Reproduce every item below word for word, omitting the pictures.

───── Record list ─────

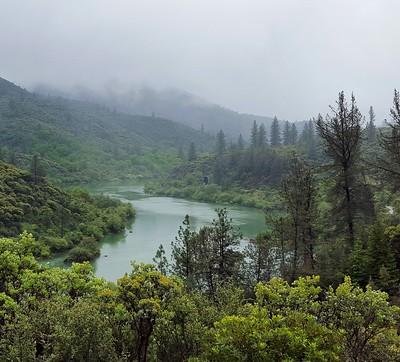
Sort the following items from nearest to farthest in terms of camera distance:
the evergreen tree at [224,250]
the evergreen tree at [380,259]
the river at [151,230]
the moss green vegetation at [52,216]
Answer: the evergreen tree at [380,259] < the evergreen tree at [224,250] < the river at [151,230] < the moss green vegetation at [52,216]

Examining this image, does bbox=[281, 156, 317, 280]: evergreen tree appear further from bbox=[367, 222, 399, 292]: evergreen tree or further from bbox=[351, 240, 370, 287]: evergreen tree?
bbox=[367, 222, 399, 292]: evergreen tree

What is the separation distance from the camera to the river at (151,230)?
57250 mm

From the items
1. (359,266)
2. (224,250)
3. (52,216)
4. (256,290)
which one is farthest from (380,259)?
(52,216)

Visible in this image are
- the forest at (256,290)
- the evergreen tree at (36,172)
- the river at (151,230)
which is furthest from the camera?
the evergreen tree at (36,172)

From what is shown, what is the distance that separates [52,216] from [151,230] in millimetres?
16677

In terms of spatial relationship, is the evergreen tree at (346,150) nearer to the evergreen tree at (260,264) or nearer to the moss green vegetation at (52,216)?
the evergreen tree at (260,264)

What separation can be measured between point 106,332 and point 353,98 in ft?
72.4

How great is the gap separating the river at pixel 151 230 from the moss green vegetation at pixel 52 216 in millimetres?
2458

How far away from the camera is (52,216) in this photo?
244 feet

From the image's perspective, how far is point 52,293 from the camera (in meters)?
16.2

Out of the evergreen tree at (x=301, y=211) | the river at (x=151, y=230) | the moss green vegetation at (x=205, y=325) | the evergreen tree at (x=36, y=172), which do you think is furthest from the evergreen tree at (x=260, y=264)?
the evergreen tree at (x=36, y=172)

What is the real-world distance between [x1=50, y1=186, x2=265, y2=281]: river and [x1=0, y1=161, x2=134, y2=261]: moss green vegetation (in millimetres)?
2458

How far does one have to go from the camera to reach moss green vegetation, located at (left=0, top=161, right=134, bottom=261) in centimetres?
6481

─────

* Answer to this exercise
Sort the following items from nearest to farthest in terms of camera distance:
the evergreen tree at [224,250]
the evergreen tree at [380,259]
the river at [151,230]
the moss green vegetation at [52,216]
Answer: the evergreen tree at [380,259] < the evergreen tree at [224,250] < the river at [151,230] < the moss green vegetation at [52,216]

Examining this image, does bbox=[281, 156, 317, 280]: evergreen tree appear further from bbox=[367, 222, 399, 292]: evergreen tree or further from bbox=[351, 240, 370, 287]: evergreen tree?
bbox=[367, 222, 399, 292]: evergreen tree

What is the separation distance from the camera to the river at (151,230)?
57250 mm

From the items
1. (359,266)
2. (224,250)
3. (52,216)
4. (256,290)
which one is farthest from (380,259)?
(52,216)

Visible in this image are
- the forest at (256,290)
- the evergreen tree at (36,172)
- the river at (151,230)
which is furthest from the camera?
the evergreen tree at (36,172)

From what is shown, what is the distance that separates [52,216] from [151,230] in millimetres?
16677

In terms of spatial relationship, is the evergreen tree at (346,150) nearer to the evergreen tree at (260,264) or nearer to the moss green vegetation at (52,216)?
the evergreen tree at (260,264)

What separation can be measured between point 106,332 and point 353,98 in ft?
72.4

How great is the gap separating the river at pixel 151 230 from the moss green vegetation at pixel 52 216 in millimetres?
2458

How far away from the camera is (52,216) in this photo?
244 feet

From the image's perspective, how far is point 52,293 from the camera (in meters)?
16.2

Out of the evergreen tree at (x=301, y=211) | the river at (x=151, y=230) | the moss green vegetation at (x=205, y=325) | the evergreen tree at (x=36, y=172), which do you think is furthest from the evergreen tree at (x=260, y=264)?
the evergreen tree at (x=36, y=172)

What is the real-world distance between [x1=50, y1=186, x2=265, y2=281]: river and [x1=0, y1=161, x2=134, y2=261]: moss green vegetation (in millimetres)?
2458

How far does one have to go from the camera to reach moss green vegetation, located at (left=0, top=161, right=134, bottom=261) in centimetres?
6481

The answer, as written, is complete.